Sources of Pythium
Pythium may come from several sources at different times during crop production. Insects common to greenhouses, fungus gnats (Bradysia impatiens) and shoreflies (Scatella stagnalis), excreted viable P. aphanidermatum oospores after ingestion (9). Fungus gnat larvae and shorefly adults may be vectors. Some Pythium species are adapted to live in water producing swimming zoospores that can easily travel to other parts of the greenhouse. Others are adapted to live in the soil producing oospores, which serve as resting structures that survive desiccation and microbial infection. Previous studies suggested that populations of Pythium are relatively stable in soil when optimal conditions are present. Al-Sadi et al. 2008 (2), investigated the potential source of inoculum in greenhouse soils. They found that 7% of fallow soil was infested before introducing it to the greenhouse (2). They also found that other sources of Pythium included potting mixes; soil adhered to cultivation equipment and grower’s shoes and reused irrigation pipes. The consensus of opinion is that the main source of Pythium inoculum comes from soil and infected plants introduced to the greenhouse but little work has been done to definitively prove that an isolate found infecting plants is a clone of one found elsewhere in the production system. Pythium species have been found to reside in soil, in aisles, on tools, and in irrigation water (Moorman and Daughtrey, unpublished) but many of the species found are not the main pathogens in greenhouses. Dispersal of Pythium is a major concern in hydroponic culture (15; 19).
Genera Confused with Pythium
For very useful illustrations of the following genera, see Domsch, K. H., Gams, W. and Anderson, T. H. 2007. Compendium of soil fungi. Berchtesgaden, IHW-Verlag (8), available through The American Phytopathological Society (APS).

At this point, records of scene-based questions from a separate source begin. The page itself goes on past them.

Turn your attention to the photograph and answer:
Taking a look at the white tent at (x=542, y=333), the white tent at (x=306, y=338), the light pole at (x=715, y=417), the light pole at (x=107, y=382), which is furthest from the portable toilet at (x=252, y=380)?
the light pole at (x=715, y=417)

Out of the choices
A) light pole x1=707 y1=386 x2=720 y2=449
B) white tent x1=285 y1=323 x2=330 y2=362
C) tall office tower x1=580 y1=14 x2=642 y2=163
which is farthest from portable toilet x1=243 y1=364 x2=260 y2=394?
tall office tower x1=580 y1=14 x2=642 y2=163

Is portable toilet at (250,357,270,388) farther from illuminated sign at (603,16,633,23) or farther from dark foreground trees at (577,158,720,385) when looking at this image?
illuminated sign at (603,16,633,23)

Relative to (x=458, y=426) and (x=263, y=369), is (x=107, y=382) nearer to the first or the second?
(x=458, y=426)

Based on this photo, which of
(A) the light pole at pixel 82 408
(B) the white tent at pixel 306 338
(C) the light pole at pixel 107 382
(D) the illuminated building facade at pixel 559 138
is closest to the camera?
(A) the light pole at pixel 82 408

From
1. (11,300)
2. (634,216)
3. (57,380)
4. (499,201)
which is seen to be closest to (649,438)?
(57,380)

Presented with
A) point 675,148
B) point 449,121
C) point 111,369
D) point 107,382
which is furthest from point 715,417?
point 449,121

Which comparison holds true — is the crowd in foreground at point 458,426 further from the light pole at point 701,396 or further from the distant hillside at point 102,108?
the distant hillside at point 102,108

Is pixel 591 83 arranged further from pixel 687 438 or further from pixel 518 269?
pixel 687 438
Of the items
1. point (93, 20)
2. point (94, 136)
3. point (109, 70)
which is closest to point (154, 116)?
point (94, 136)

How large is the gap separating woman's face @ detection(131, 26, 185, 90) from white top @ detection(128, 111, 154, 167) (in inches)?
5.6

Phytophthora [Stramenopila, Heterokonta, Peronosporomycetes, Pythiales, Pythiaceae, Phytophthora]
Some species of Phytophthora can be confused with Pythium and vice versa. In general, they both grow on the same semi-selective media. An important difference is that zoospores differentiate within a thin walled vesicle produced by Pythium sporangia while zoospores of Phytophthora differentiate within the sporangium. In the case of Pythium, this is most easily observed when an isolate is cultured in water on boiled grass blades and the culture is observed using an inverted light microscope. All species of Phytophthora known to date produce more or less lemon-shaped sporangia (shown right). However, some also produce spherical hyphal swellings similar to those formed by some species of Pythium and a thorough examination of cultures is required to find the sporangia.
Aphanomyces [Stramenopila, Heterokonta, Peronosporomycetes, Saprolegniales, Leptolegniaceae, Aphanomyces]
In this genus, the sporangium is a long, inflated, filamentous structure at the end of the hypha. Zoospores form in a single row within the sporangium. When the sporangium breaks open at the tip, encysted zoospores clump there until they form a secondary swimming stage. In Pythium, swimming zoospores are released from a vesicle produced by the sporangium and they quickly swim away if the culture is in liquid. The oospores and antheridia look very much like several species of Pythium.
Pythiogeton [Stramenopila, Heterokonta, Peronosporomycetes, Pythiales, Pythiogetonceae, Phythiogeton]
Most members of this relatively uncommon genus are considered saprophytes by some are plant parasites (3). Morphology is so like Pythium that DNA sequencing will probably be needed to separate the two.
Mortierella [Mycota, Zygomycota, Zygomycetes, Mortierellales, Mortierellaceae, Mortierella]
This is a very common soil borne fungus that produces sporangiospores on branched or unbranched sporangiophores. The sporangiospores look like sporangia of some Pythium species. Some Mortierella species produce zygospores that look like Pythium oospores. Mortierella hyphae are mostly dichotomously branched while Pythium hyphae are not dichotomously branched.